We still, as Andy Farrell stated, have a way to go but the hints at a new beginning were there for all to see. We still do far too much box-kicking or, let me put it another way (as that appears to be a criticism solely aimed at Conor Murray which it is most definitely not), much too much aimless kicking, conceding possession cheaply and far too often. And because of the way we play our No 9 tends to be the biggest culprit.

Murray was one of many to step up to the mark against the Welsh and has in the process copperfastened his place for Twickenham so the debate versus John Cooney can rest for one more game at least.

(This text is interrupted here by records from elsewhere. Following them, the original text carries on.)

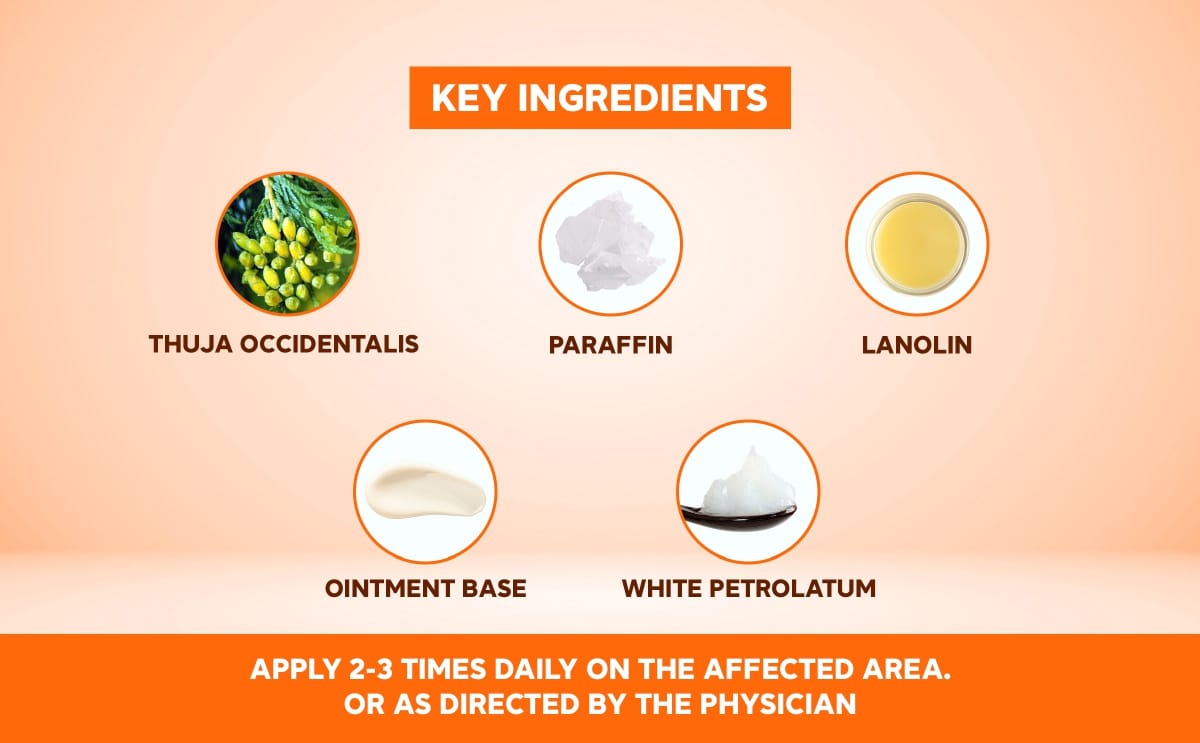 KEY INGREDIENTS

THUJA OCCIDENTALIS

PARAFFIN

LANOLIN

OINTMENT BASE

WHITE PETROLATUM

APPLY 2-3 TIMES DAILY ON THE AFFECTED AREA. OR AS DIRECTED BY THE PHYSICIAN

In collective terms, the lineout was by a large bountiful despite one specific glitch of note and here again at throw-in time and general play Rob Herring was outstanding.

The scrum creaked again early but settled whereby each unit took its own put-in comfortably (the word strike no longer applies). For the purists, the quality at the breakdown was majestic and while Justin Tipuric was again masterful in all he did (their best player alongside the skipper one row up), all three Irish loosies (for that's what they were on this day) battled for balance and ball at every conceivable opportunity.

It would be a travesty if any of Peter O'Mahony, Josh van der Flier or CJ Stander were to lose their place for Twickenham. Caelan Doris and Max Deegan will have their day but the status quo should remain for the England game.

But this was a day of big performances. Tadhg Furlong was again immense and not just as a wrecking ball but as a controlled leader and steady ball-carrier in the white heat of mayhem. He tied with Stander and Van der Flier as our most effective forward in my book.

The man of the match gong went to the Ireland No 8 and he too was awesome in work ethic and impact but for me Andrew Conway was in a different league to everyone else.

Whether in defence or attack, running or kicking, chasing or covering, his performance was in the Nadia Comaneci perfect-ten category. One first-half kick off the outside of his right foot from 22 to 22 represented a moment of sublime skill, while his defensive reading was matched only by his athleticism in the air which in itself is remarkable for one so relatively small.

Alongside him Jordan Larmour continues to grow in confidence. He scored a try which he had no right to get, one in which his footwork was surpassed by raw desire or 'true grit'.

He will commit the occasional own goal, but as an example as to how the game should be played at the highest level in terms of moral courage he is a supreme definition.

Robbie Henshaw too had a powerful input in his time on. He brought the physicality when it was most needed in the early stages. No clean breaks per se but continually asking questions of Hadleigh Parkes and Nick Tompkins in midfield.

His deft changes in angle when on the ball kept both Welsh centres locked in, thereby creating that momentary space for Conway and Jacob Stockdale on the outside.

And last but not least the skipper. For the second week running he was in a game in which the referee underperformed. His frustration, and by extension his demeanour as captain in those moments, still leaves much to be desired.

He knows that too, but he is learning on the job and as an out-half and chief orchestrator the added responsibility is not impacting on his game in any negative way. Like the new coach, the new captain is a work in progress but the signs are good.

To be where we are heading on to Twickenham in search of a Triple Crown is almost unimaginable given where we were when we left Japan in psychological tatters.

There is no room for complacency and it's already clear that particular word is very far removed from the former Wigan Warrior's vocabulary.

This win and the substance of it made for a big step in the right direction but on election weekend to borrow from the political lexicon, 'much done but more still to do'.